Consigne:
Reproduisez à l'identique, du début à la fin, le texte sur la suite de Dracula.

Extrait du document:
Dracula l'Immortel- suite en besoin de transfusion
- aronaar
- 12 sept. 2016
- 5 min de lecture

Bram Stoker est l’un de ces auteurs ayant assuré sa postérité en créant un personnage devenu une véritable icône culturelle- même sans connaître l’œuvre, qui s’intéresse un petit brin aux vampires a probablement en tête le nom de Dracula.
Non seulement le personnage du Comte en lui-même, mais bien évidemment la popularisation des vampires dans la culture ! Plus d’un siècle après l’œuvre originale, à une époque où les zombis volent la vedette aux suceurs de sang, n’est-il pas assez intriguant de voir débarquer la seule « suite officielle » d’un livre aussi prestigieux ?
Écrit par un arrière petit-neveu et un expert en vampirisme, rien de moins.

Données brutes:
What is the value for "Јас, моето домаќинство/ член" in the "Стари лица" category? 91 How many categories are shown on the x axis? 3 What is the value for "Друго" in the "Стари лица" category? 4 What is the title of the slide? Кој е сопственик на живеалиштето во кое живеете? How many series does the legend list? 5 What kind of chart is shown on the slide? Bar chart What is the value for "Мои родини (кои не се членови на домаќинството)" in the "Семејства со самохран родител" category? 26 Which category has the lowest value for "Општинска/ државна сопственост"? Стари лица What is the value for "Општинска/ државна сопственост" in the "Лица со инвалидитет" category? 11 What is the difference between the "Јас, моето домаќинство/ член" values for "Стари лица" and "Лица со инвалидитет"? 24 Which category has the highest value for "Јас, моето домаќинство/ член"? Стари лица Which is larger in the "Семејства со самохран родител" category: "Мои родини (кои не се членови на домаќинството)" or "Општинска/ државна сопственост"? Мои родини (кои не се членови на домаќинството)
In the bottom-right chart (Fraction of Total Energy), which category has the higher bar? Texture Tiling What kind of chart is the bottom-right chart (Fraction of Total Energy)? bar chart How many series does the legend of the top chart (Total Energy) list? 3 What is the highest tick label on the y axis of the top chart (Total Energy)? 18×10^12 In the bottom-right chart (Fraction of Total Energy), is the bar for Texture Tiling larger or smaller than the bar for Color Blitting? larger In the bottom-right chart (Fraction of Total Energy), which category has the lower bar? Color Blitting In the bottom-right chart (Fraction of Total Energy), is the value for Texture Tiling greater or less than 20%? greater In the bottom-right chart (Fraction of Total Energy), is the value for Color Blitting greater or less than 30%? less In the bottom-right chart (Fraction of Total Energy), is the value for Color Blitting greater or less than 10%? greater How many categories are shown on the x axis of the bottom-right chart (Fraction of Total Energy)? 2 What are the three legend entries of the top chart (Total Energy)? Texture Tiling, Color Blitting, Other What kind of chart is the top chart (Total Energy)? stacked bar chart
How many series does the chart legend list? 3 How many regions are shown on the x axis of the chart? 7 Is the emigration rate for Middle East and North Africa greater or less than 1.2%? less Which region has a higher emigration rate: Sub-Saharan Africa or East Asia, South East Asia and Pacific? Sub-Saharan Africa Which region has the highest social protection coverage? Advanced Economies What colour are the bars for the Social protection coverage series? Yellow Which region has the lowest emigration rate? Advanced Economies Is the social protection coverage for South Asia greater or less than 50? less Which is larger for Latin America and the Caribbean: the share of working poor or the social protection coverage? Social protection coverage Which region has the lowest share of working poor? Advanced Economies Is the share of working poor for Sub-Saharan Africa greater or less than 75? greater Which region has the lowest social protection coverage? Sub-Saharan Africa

Votre réponse:
Dracula l'Immortel- suite en besoin de transfusion
- aronaar
- 12 sept. 2016
- 5 min de lecture

Bram Stoker est l’un de ces auteurs ayant assuré sa postérité en créant un personnage devenu une véritable icône culturelle- même sans connaître l’œuvre, qui s’intéresse un petit brin aux vampires a probablement en tête le nom de Dracula.
Non seulement le personnage du Comte en lui-même, mais bien évidemment la popularisation des vampires dans la culture ! Plus d’un siècle après l’œuvre originale, à une époque où les zombis volent la vedette aux suceurs de sang, n’est-il pas assez intriguant de voir débarquer la seule « suite officielle » d’un livre aussi prestigieux ?
Écrit par un arrière petit-neveu et un expert en vampirisme, rien de moins.